Let’s now look at the Rotten Tomatoes audience rating.
# histogram of audience score on rotten tomatoes
ggplot(data = mps, aes(x = audience_score)) +
geom_histogram(binwidth = 4) +
xlab("RT audience score")
The audience_score
from Rotten Tomatoes shows more variability in poeple’s ratings. The distribution is still slightly left skewed as the dominant peak is towards the right end (high movie rating) of the graph.
Let’s plot the two above ratings variables next to the critics rating variable for comparison.
# using the inbuilt R plotting to make a panel of (2x2) plots
# multiply the imdb_rating variable by 10 so the scales are easier to compare
par(mfrow = c(2,2))
hist(mps$imdb_rating * 10, main = "IMDB rating", xlab = "Score")
hist(mps$audience_score, main = "RT audience rating", xlab = "Score")
hist(movies$critics_score, main = "RT critics rating", xlab = "Score")
In the above panel we can see histograms of IMDB Rating (top left), Rotten Tomatoes audience rating (top right) and Rotten Tomatoes critics rating (bottom left). The IMDB ratings have been multiplied by 10 so we can compare the values more easily to the other variables. We can see the same distribution pattern in the two ratings variables as before, mostly high ratings of movies on IMDB, more uniformly distributed ratings for RT audience and even more uniformly distributed ratings for RT critics.

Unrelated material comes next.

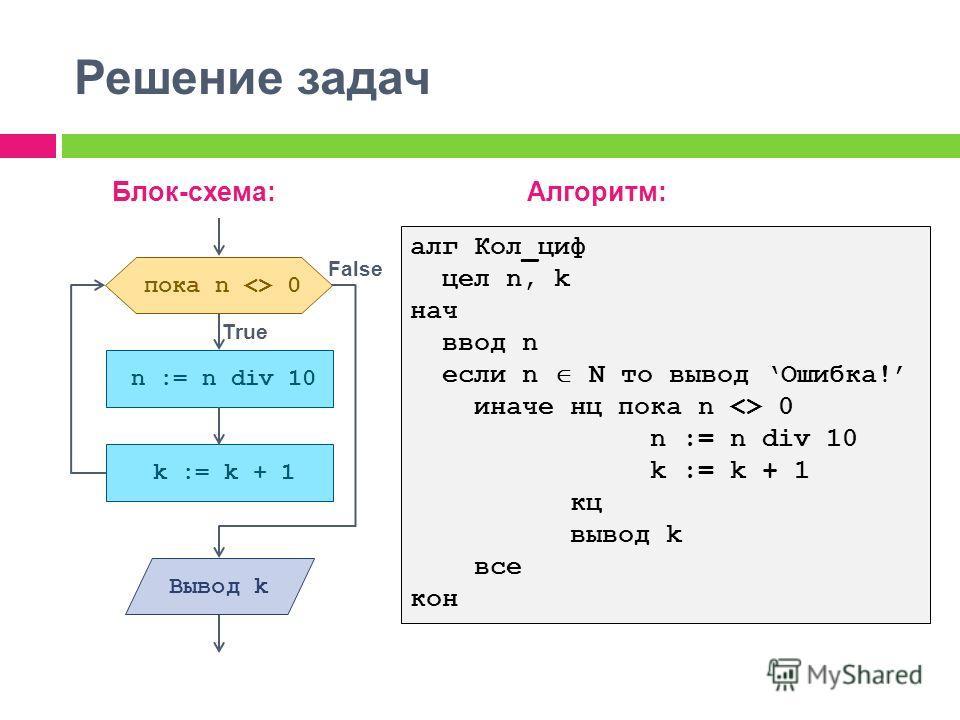 Решение задач Блок-схема:Алгоритм: алг Кол_циф цел n, k нач ввод n если n N то вывод Ошибка! иначе нц пока n  0 n := n div 10 k := k + 1 кц вывод k все кон n := n div 10 Вывод k пока n  0 k := k + 1 True False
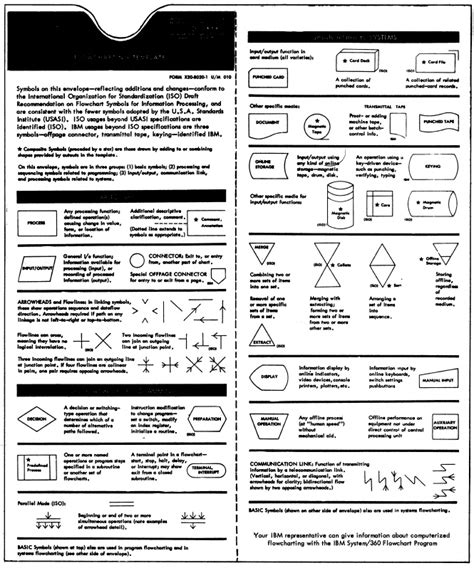 flowchart symbols and meanings pdf flowchart symbol meaning pdf flow chart symbol meanings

Given the possible bias towards positive ratings in imdb_rating
as shown in the histogram, I will choose Rotten Tomatoes’ audience_score
as my dependant variable for the following linear regression. The Rotten Tomatoes audience score shows a more even distribution of scores across the whole range (much like the critics score) which seems more truthful to me, because, let’s be honest, there are a lot of good and bad movies out there.
Next, we will look at some interactions of the dependant variable (movie rating) and explanatory variables to see whether they show linear relationships and are therefore suited to be included in the linear model.
Interactions between rating and other variables
First, we will look at audience_score
for each type of movie (Documentary, Feature Film, TV Movie).
# boxplot of audience_score by title_type
ggplot(data = mps, aes(x = title_type, y = audience_score, color = title_type)) +
geom_boxplot() +
labs(title = "Popularity score by movie type") +
xlab("Movie type") +
ylab("Popularity score") +
scale_fill_discrete(name = "Movie type") +
labs(color = "Movie type")
In the above boxplot we can see type of movie on the x-axis and movie popularity score on the y-axis. Interestingly, documentaries have the highest median rating, whereas TV movies show the greatest variability of scores.
Let’s calculate some summary statistics of movie popularity for each movie type.
# summary statistics for audience_score by title_type, ordered by median score
t_mtype <- mps %>%
group_by(title_type) %>%
summarise(Median_score = median(audience_score), IQR_score = IQR(audience_score),
Lowest_score = min(audience_score), Highest_score = max(audience_score)) %>%
arrange(desc(Median_score))
# display table using kable (package knitr) because it looks nicer
kable(t_mtype, align = c("l","c","c","c","c"), digits = 0)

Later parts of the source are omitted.